Charlie climbed down the swinging ladder quicker than Scott thought he could. A solid surfer, Charlie nonetheless maintained what a he called “a proud Buddha belly.”
Facing him, Scott winced and said, “I’m really sorry.” Charlie’s lip was split and both eyes were swollen. Scott couldn’t remember why he had refused to play music with Charlie.
“You’ll go on stage us? You, me, and Emma doing the old songs?”
Scott remembered then; the old songs frustrated him. That was his fault, he told Charlie, and “I’ll get over it.”
Charlie dusted off his baggy shorts and a tight, dark surfer’s shirt. “Trevor lives like an animal.”
They drank coffee in the yoga pavilion and waited for Emma.
“She cleaned up everything,” Scott said. “Did all the dishes and put them away.”
“Hours of work,” Charlie shook his head. “Hours. Where were you, asleep?”
Scott shrugged and Charlie said, “She loves you as much as you love her. Soon as we get home, you should buy her a ring.”
The yoga class ended and Emma and everyone else lined up for brunch. Charlie stood behind the counter serving everyone. Emma and Scott ate on a separate bench.
“God, Scott, his face!”
He told her that he and Charlie had pounded each other like that since they were kids. “Stupid relapse,” he said. “It won’t happen again.”
Soon Charlie joined them with a tray he rested on the railing: pancakes and eggs, cinnamon bread, flan, pineapple crumble, and two glasses of cocoanut milk. Emma was the one who said, “Pig. Are you afraid you’ll never eat again?”
“Tomorrow,” he answered, mouth full, “is an all-day fast. You know those planes. Not even a snack anymore.”
Scott was the one who wanted to walk back along the beach. They could stop at Nando’s on the way. Folded in Scott’s pocket were papers; he had set up a trust for Nando’s baby girl, accessible when she turned eighteen.
It was before one p.m. The light and heat were so intense that Emma clung to the shade. But Charlie plunged into the ocean and Scott waded in after him, telling him to wait; they would go swimming later.
Underwater, Charlie pulled Scott’s feet out from under him. They rose from the transparent waves and shoved each other. Charlie said, “A few minutes, that’s all.”
Scott reminded him of how sunburned he’d gotten when they were surfing. Charlie slapped at his surfer’s shirt. “And I really slathered on the sunscreen.
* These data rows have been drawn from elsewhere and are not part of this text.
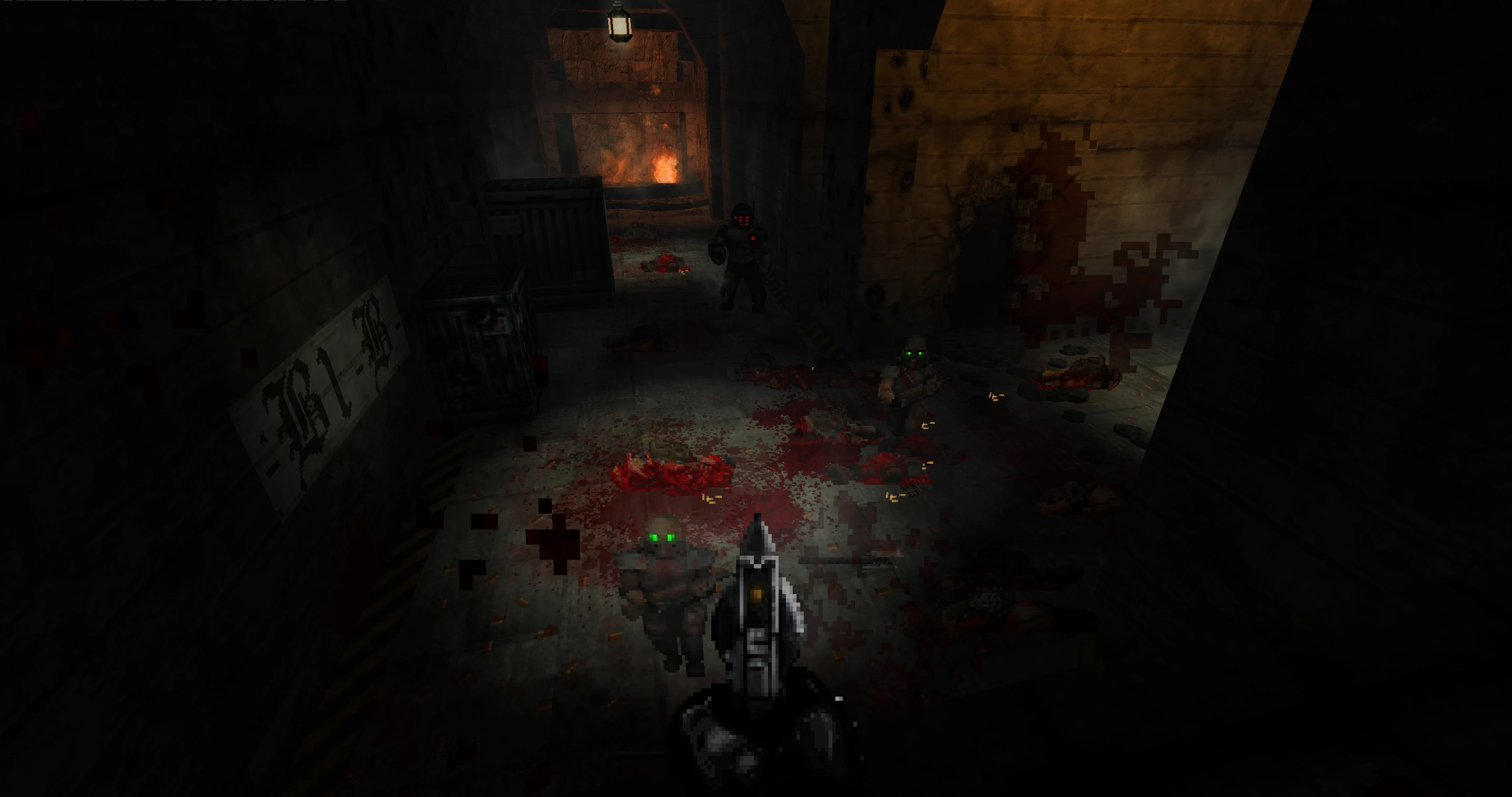 First-person shooter view aiming handgun at armed enemies with green and red glowing eyes in dark corridor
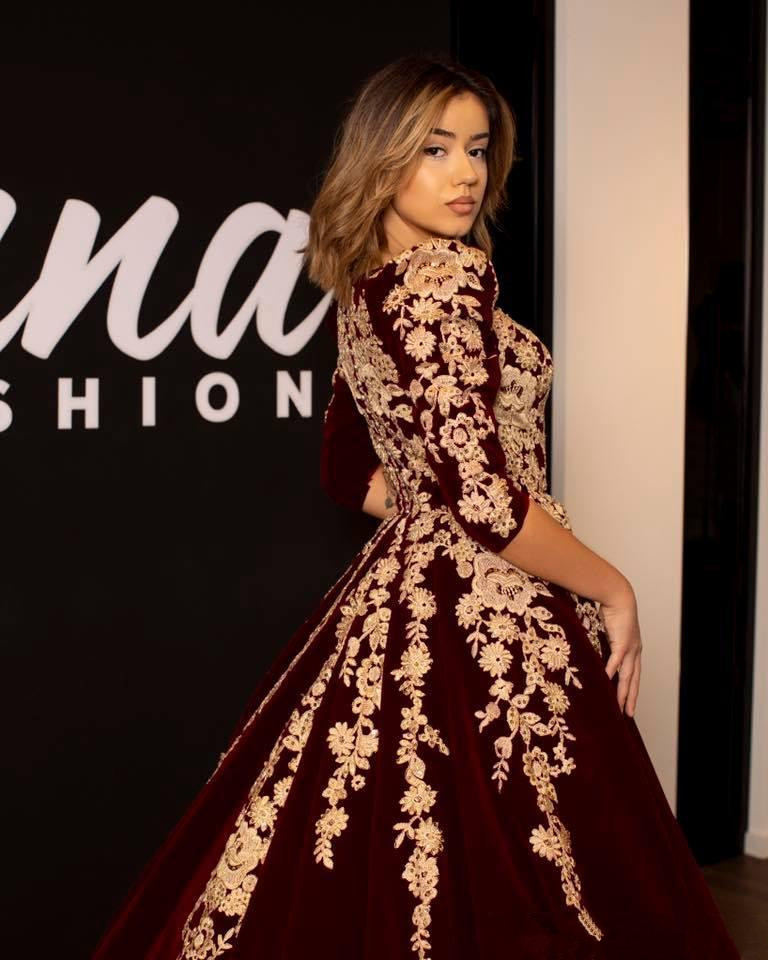 burgundy velvet prom dresses kaftan caftan evening formal dress half sleeve gold luxury lace applique arabic dubai abaya occasion gowns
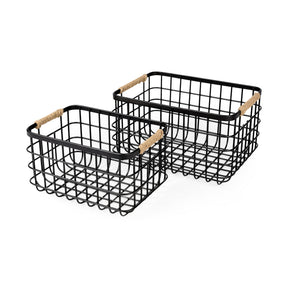 Marius (Set of 2) Matte Black Metal W/ Rope Trim Rectangular Baskets by Mercana at Eve Furniture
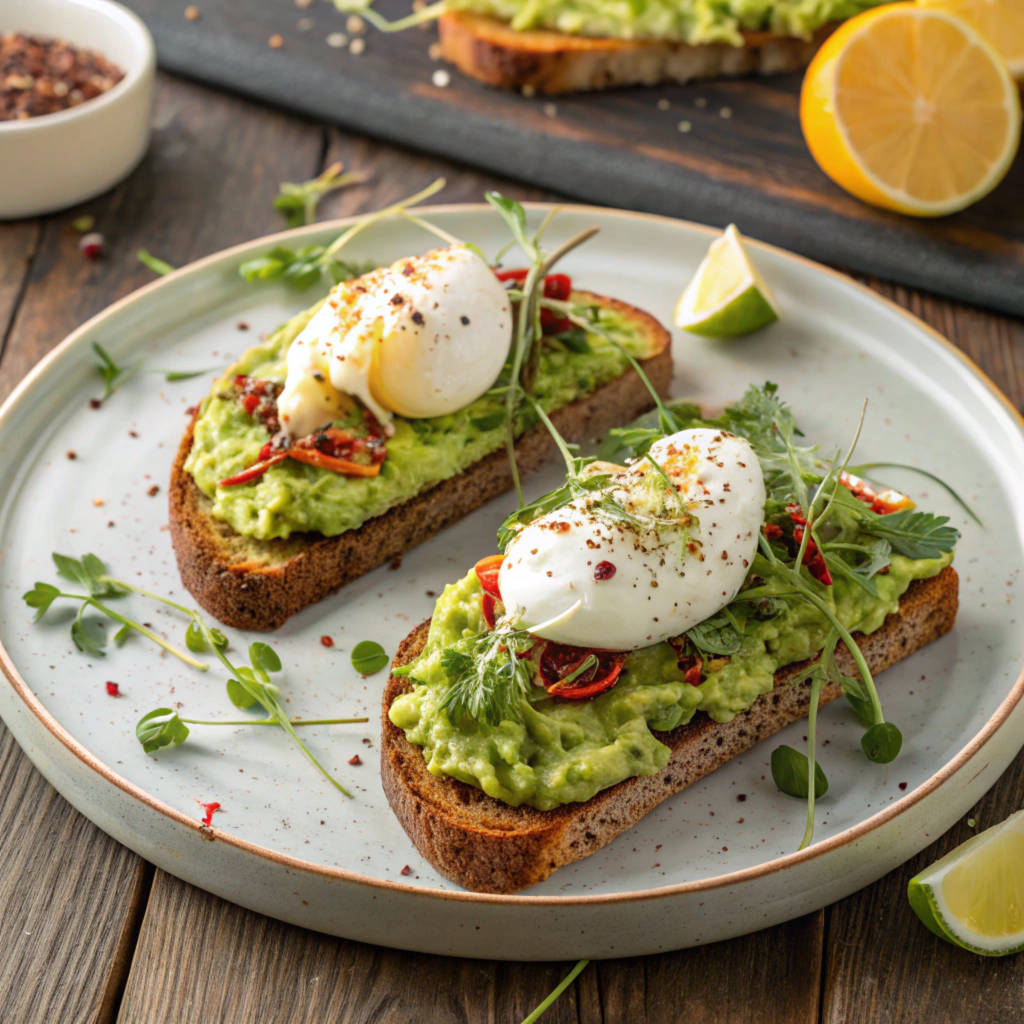 A perfectly plated avocado toast topped with poached eggs and garnished with microgreens.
Trevor’s a freak but there isn’t an oil or cream he doesn’t stock.”
“Two minutes,” Scott said and stepped into the shade with Emma.
He played with her hair and asked if she’d go directly to his place tomorrow night. “We can stop by your parents’ later, and get the rest of your stuff.”
Emma shaded her eyes with her hand. She squinted at the ocean. Suddenly, she grabbed Scott’s hand. “I don’t see him! Do you? I was watching him and now I don’t see him!”
Scott ran to the water’s edge. He yelled Charlie’s name. He ran up and down along the shore, shouting. He didn’t see Charlie, either.